**Task statement**.
Your task is to copy every line of the entries that holds the word "fraction".

[Stored items]
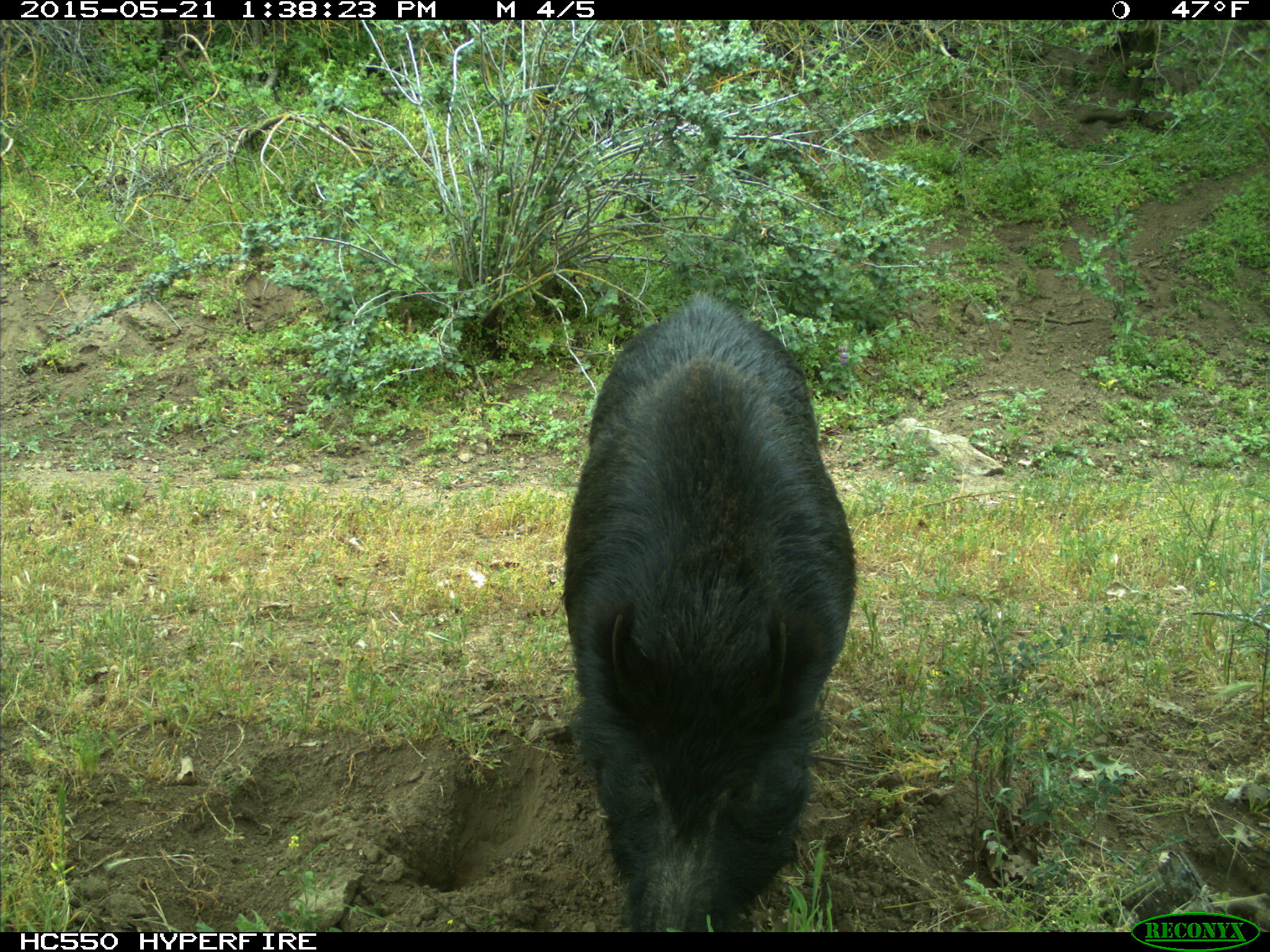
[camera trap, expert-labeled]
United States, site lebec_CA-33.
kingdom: Animalia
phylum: Chordata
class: Mammalia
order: Artiodactyla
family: Suidae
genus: Sus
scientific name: Sus scrofa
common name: wild boar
Sus scrofa (wild boar).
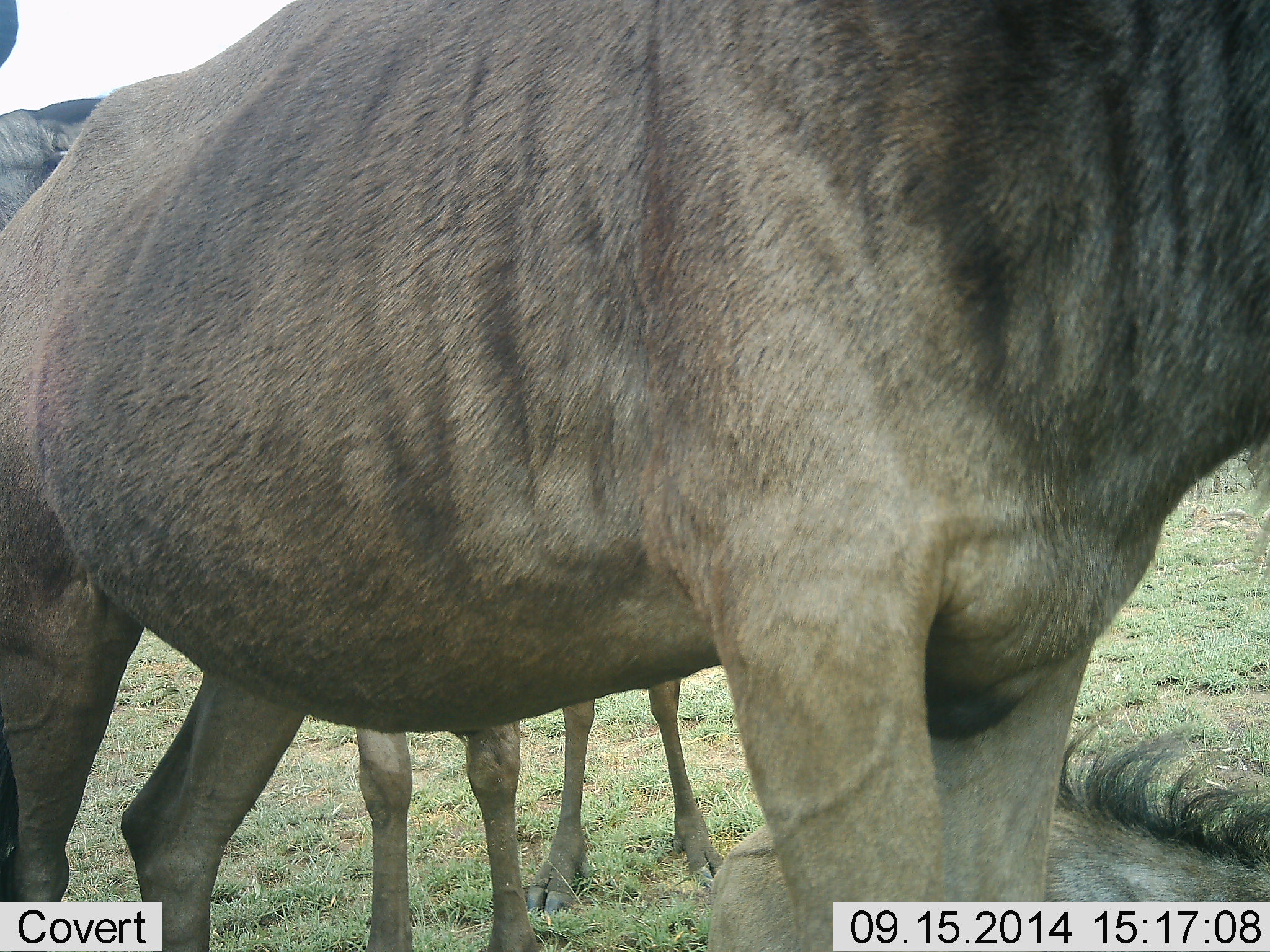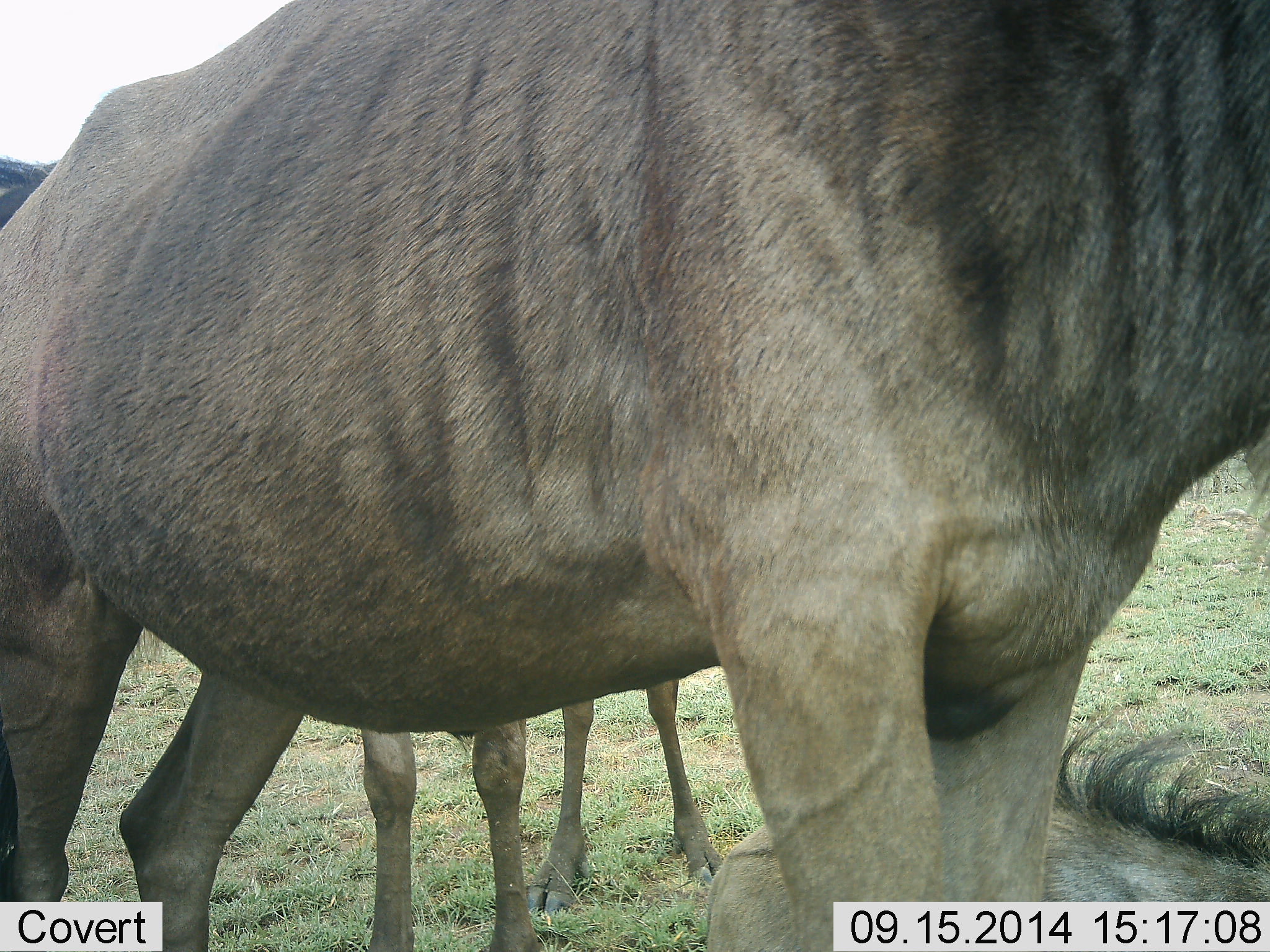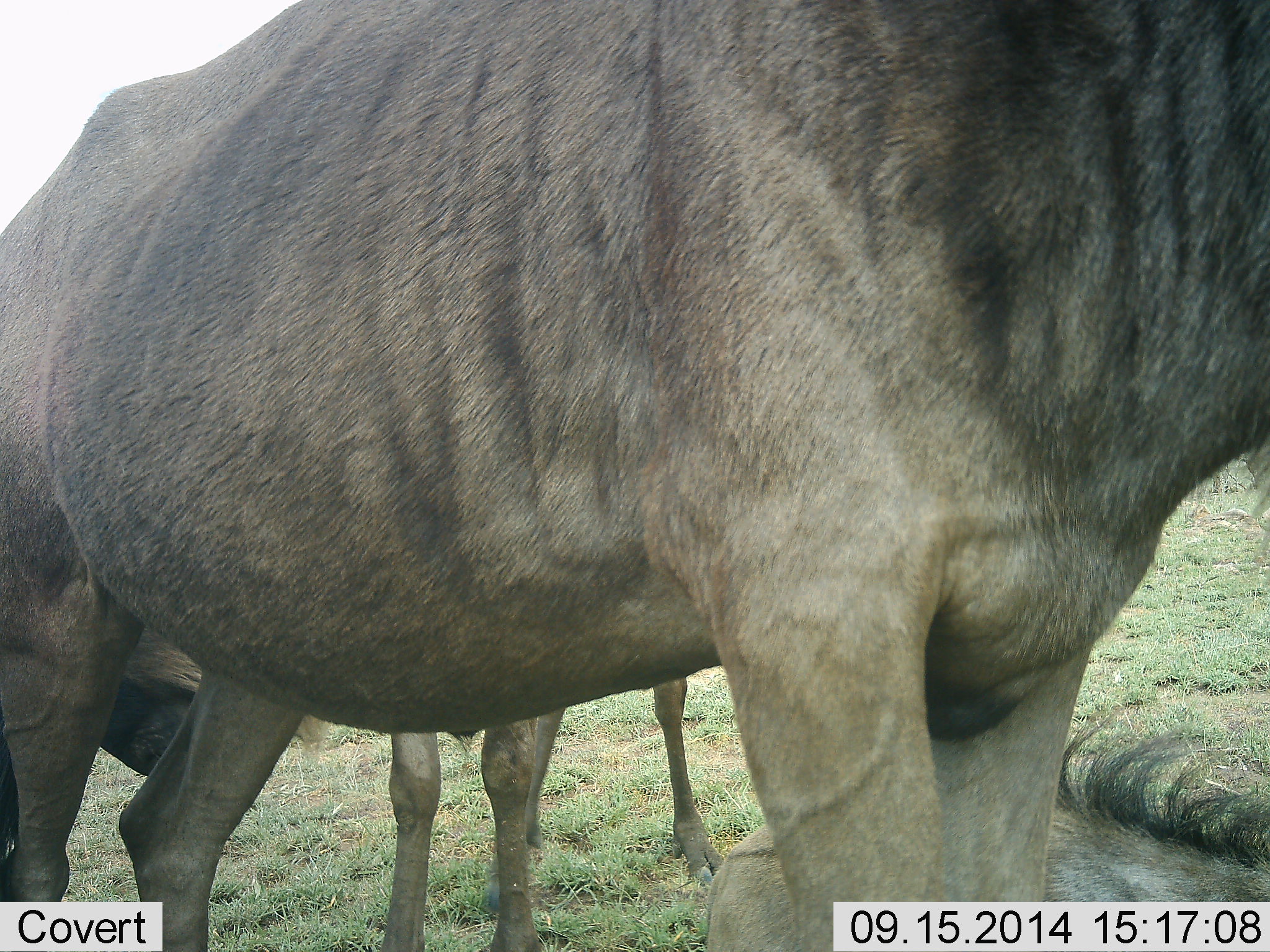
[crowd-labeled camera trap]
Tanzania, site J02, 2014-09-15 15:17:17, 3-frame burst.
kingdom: Animalia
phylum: Chordata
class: Mammalia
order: Artiodactyla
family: Bovidae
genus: Connochaetes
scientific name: Connochaetes taurinus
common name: blue wildebeest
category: wildebeest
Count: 3.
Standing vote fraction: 100%.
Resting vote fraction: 60%.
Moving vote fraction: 10%.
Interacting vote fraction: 0%.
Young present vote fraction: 20%.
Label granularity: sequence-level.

**Answer space**.
Standing vote fraction: 100%.
Resting vote fraction: 60%.
Moving vote fraction: 10%.
Interacting vote fraction: 0%.
Young present vote fraction: 20%.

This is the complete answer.